## Requirement:
Edit the entries below so that every "blue tarp boat cover" becomes "blue boat cover", and keep everything else the same. Don't include the pictures.

## Material for the task:
- - - - - - -

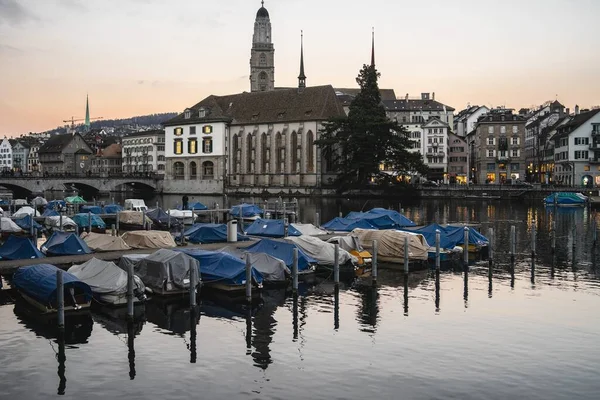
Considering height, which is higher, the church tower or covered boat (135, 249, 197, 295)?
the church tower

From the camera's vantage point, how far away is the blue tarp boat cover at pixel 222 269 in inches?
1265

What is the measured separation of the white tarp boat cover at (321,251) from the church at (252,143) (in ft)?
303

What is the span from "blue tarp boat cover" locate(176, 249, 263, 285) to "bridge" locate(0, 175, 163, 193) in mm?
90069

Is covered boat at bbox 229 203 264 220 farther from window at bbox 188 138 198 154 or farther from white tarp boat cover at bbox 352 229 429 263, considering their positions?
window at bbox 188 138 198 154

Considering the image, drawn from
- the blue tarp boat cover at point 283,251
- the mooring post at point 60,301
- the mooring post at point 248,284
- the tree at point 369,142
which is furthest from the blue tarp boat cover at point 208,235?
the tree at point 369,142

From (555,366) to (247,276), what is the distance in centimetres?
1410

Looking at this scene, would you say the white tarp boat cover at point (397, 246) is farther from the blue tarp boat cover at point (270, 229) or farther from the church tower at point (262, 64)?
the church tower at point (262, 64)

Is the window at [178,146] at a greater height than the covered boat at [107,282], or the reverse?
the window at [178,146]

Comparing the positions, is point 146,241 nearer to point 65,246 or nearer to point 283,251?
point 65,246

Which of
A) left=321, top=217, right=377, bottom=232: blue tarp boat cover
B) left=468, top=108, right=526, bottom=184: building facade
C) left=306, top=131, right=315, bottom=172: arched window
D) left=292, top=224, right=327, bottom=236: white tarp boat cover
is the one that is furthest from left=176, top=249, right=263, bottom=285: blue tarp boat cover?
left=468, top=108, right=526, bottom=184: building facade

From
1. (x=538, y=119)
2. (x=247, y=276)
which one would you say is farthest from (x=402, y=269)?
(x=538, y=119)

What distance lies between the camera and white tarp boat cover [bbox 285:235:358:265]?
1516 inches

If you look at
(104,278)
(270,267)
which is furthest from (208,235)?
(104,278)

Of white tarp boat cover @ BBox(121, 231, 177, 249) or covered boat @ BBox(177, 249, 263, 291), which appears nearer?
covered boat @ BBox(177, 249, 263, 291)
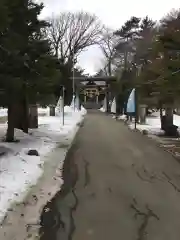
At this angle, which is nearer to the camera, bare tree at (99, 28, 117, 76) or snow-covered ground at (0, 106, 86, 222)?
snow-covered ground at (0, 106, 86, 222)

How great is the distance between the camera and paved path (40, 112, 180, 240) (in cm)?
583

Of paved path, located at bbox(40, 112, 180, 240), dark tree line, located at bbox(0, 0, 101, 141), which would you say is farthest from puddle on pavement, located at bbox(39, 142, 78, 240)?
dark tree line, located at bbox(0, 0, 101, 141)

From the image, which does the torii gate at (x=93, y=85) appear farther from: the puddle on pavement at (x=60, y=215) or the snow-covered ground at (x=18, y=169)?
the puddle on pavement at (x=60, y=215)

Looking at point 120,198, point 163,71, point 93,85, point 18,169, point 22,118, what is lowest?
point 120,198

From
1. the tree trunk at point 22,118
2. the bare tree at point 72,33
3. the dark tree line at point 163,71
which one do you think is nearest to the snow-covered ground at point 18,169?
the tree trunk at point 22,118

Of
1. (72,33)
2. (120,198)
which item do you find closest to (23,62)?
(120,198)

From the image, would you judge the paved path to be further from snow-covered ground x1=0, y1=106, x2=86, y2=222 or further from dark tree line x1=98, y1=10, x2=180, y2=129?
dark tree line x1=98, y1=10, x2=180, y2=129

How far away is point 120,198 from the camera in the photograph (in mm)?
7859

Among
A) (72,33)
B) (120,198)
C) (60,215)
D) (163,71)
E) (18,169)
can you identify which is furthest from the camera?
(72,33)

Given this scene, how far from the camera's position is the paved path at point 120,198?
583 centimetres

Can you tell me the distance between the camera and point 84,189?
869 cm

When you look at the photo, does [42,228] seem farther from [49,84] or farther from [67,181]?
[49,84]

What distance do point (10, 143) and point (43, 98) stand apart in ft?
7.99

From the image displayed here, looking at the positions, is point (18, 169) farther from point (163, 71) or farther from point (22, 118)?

- - - - - - -

## Answer below:
Considering height, which is higher, the church tower or covered boat (135, 249, 197, 295)?
the church tower

From the camera's vantage point, how far away is the blue boat cover at pixel 222 269 in inches?
1265

What is the measured separation of the white tarp boat cover at (321,251) from the church at (252,143) (in ft)?
303

What is the span from "blue boat cover" locate(176, 249, 263, 285) to "bridge" locate(0, 175, 163, 193) in mm?
90069

Is covered boat at bbox 229 203 264 220 farther from window at bbox 188 138 198 154 or farther from white tarp boat cover at bbox 352 229 429 263, considering their positions?
window at bbox 188 138 198 154

Considering the image, drawn from
- the blue boat cover at point 283,251
- the mooring post at point 60,301
- the mooring post at point 248,284
- the tree at point 369,142
which is furthest from the blue boat cover at point 208,235?
the tree at point 369,142

From (555,366) to (247,276), what is the distance in centimetres?
1410

Looking at this scene, would you say the white tarp boat cover at point (397, 246) is farther from the blue boat cover at point (270, 229) or farther from the church tower at point (262, 64)?
the church tower at point (262, 64)

Is the window at [178,146] at a greater height than the covered boat at [107,282], or the reverse?
the window at [178,146]

Comparing the positions, is point 146,241 nearer to point 65,246 or nearer to point 283,251?
point 65,246

Which of
A) left=321, top=217, right=377, bottom=232: blue boat cover
B) left=468, top=108, right=526, bottom=184: building facade
C) left=306, top=131, right=315, bottom=172: arched window
D) left=292, top=224, right=327, bottom=236: white tarp boat cover
is the one that is furthest from left=176, top=249, right=263, bottom=285: blue boat cover?
left=468, top=108, right=526, bottom=184: building facade

From
1. (x=538, y=119)
2. (x=247, y=276)
which one would you say is farthest from (x=402, y=269)?
(x=538, y=119)

What distance lies between the camera and white tarp boat cover [bbox 285:235:358:265]?
1516 inches

If you look at
(104,278)
(270,267)
which is furthest from (208,235)?
(104,278)

Of white tarp boat cover @ BBox(121, 231, 177, 249) or covered boat @ BBox(177, 249, 263, 291), which appears nearer?
covered boat @ BBox(177, 249, 263, 291)
At this angle, which is nearer to the camera, bare tree at (99, 28, 117, 76) or snow-covered ground at (0, 106, 86, 222)?
snow-covered ground at (0, 106, 86, 222)

How great is the distance between the camera and paved path (40, 112, 180, 240) (in cm)?
583

Of paved path, located at bbox(40, 112, 180, 240), dark tree line, located at bbox(0, 0, 101, 141), which would you say is farthest from puddle on pavement, located at bbox(39, 142, 78, 240)?
dark tree line, located at bbox(0, 0, 101, 141)

From the image, which does the torii gate at (x=93, y=85) appear farther from: the puddle on pavement at (x=60, y=215) or the snow-covered ground at (x=18, y=169)?
the puddle on pavement at (x=60, y=215)

Looking at point 120,198, point 163,71, point 93,85, point 18,169, point 22,118, what is lowest?
point 120,198

From
1. the tree trunk at point 22,118
2. the bare tree at point 72,33
3. the dark tree line at point 163,71
which one do you think is nearest to the snow-covered ground at point 18,169?
the tree trunk at point 22,118

Of
1. (72,33)
2. (120,198)
which item do you find closest to (23,62)?
(120,198)

From the image, would you judge the paved path to be further from snow-covered ground x1=0, y1=106, x2=86, y2=222 or further from dark tree line x1=98, y1=10, x2=180, y2=129?
dark tree line x1=98, y1=10, x2=180, y2=129

How far away is point 120,198 from the camera in the photograph (in mm)?
7859

Among
A) (72,33)
B) (120,198)
C) (60,215)
D) (163,71)
E) (18,169)
can you identify which is furthest from the camera?
(72,33)

Given this scene, how far from the camera's position is the paved path at point 120,198?
583 centimetres

Can you tell me the distance between the camera and point 84,189?
869 cm

When you look at the photo, does [42,228] seem farther from [49,84] or farther from [67,181]?
[49,84]

What distance do point (10, 143) and point (43, 98) stand apart in ft?
7.99

From the image displayed here, looking at the positions, is point (18, 169) farther from point (163, 71) or farther from point (22, 118)?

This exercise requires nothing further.